DEFAULT_TTL_SECONDS = 300
[deriver]
ENABLED = true
WORKERS = 1
[deriver.model_config]
transport = "openai"
model = "gpt-5.4-mini"
[peer_card]
ENABLED = true
[dialectic]
MAX_OUTPUT_TOKENS = 8192
[dialectic.levels.minimal]
MAX_TOOL_ITERATIONS = 1
MAX_OUTPUT_TOKENS = 250
TOOL_CHOICE = "any"
[dialectic.levels.minimal.model_config]
transport = "openai"
model = "gpt-5.4-mini"
[dialectic.levels.low]
MAX_TOOL_ITERATIONS = 5
TOOL_CHOICE = "any"
[dialectic.levels.low.model_config]
transport = "openai"
model = "gpt-5.4-mini"
[dialectic.levels.medium]
MAX_TOOL_ITERATIONS = 2
[dialectic.levels.medium.model_config]
transport = "openai"
model = "gpt-5.4-mini"
[dialectic.levels.high]
MAX_TOOL_ITERATIONS = 4
[dialectic.levels.high.model_config]
transport = "openai"
model = "gpt-5.4-mini"
[dialectic.levels.max]
MAX_TOOL_ITERATIONS = 10
[dialectic.levels.max.model_config]
transport = "openai"
model = "gpt-5.4-mini"
[summary]
ENABLED = true
MAX_TOKENS_SHORT = 1000
MAX_TOKENS_LONG = 4000
[summary.model_config]
transport = "openai"
model = "gpt-5.4-mini"
[dream]
ENABLED = true
[dream.deduction_model_config]
transport = "openai"
model = "gpt-5.4-mini"
[dream.induction_model_config]
transport = "openai"
model = "gpt-5.4-mini"
[webhook]
MAX_WORKSPACE_LIMIT = 10
[metrics]
ENABLED = false
[telemetry]
ENABLED = false
[vector_store]
TYPE = "pgvector"
[sentry]
ENABLED = false
Database Migrations
uv run alembic current # Check status
uv run alembic upgrade head # Upgrade to latest
uv run alembic downgrade <rev> # Downgrade to specific revision
uv run alembic revision --autogenerate -m "Description" # Create new migration
Troubleshooting
-
Database connection errors — Ensure
DB_CONNECTION_URI uses postgresql+psycopg:// prefix.

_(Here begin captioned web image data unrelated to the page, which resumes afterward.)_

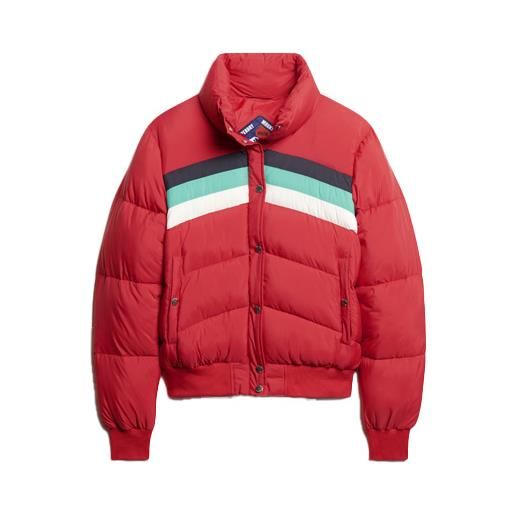Superdry - piumino rétro - retro panel short puffer coat alpine red per donne in nylon - taglia xs, s, m, l - rosso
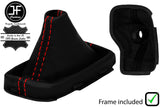RED STITCH LEATHER AUTOMATIC GEAR GAITER+PLASTIC FRAME FOR JEEP COMPASS 17-20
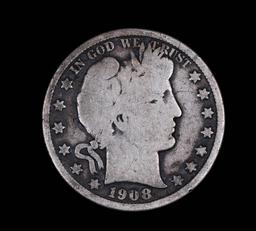 1908 D BARBER SILVER HALF DOLLAR COIN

Verify database is running and pgvector extension is installed.
-
Authentication issues — Generate and set
AUTH_JWT_SECRET when AUTH_USE_AUTH=true. Use python scripts/generate_jwt_secret.py.
-
LLM provider errors — Verify API keys are set. Check model names match your provider’s format. Ensure models support tool calling.
-
Deriver not processing — Check logs. Increase
DERIVER_WORKERS for throughput. Verify database and LLM connectivity.
-
Dialectic level issues — Unset level fields inherit from the built-in defaults. For Anthropic,
THINKING_BUDGET_TOKENS must be >= 1024 when enabled. For providers without budgeted thinking, omit it or set it to 0. MAX_OUTPUT_TOKENS must exceed THINKING_BUDGET_TOKENS.
-
Vector store issues — For Turbopuffer, set the API key. Check
VECTOR_STORE_DIMENSIONS matches your embedding model.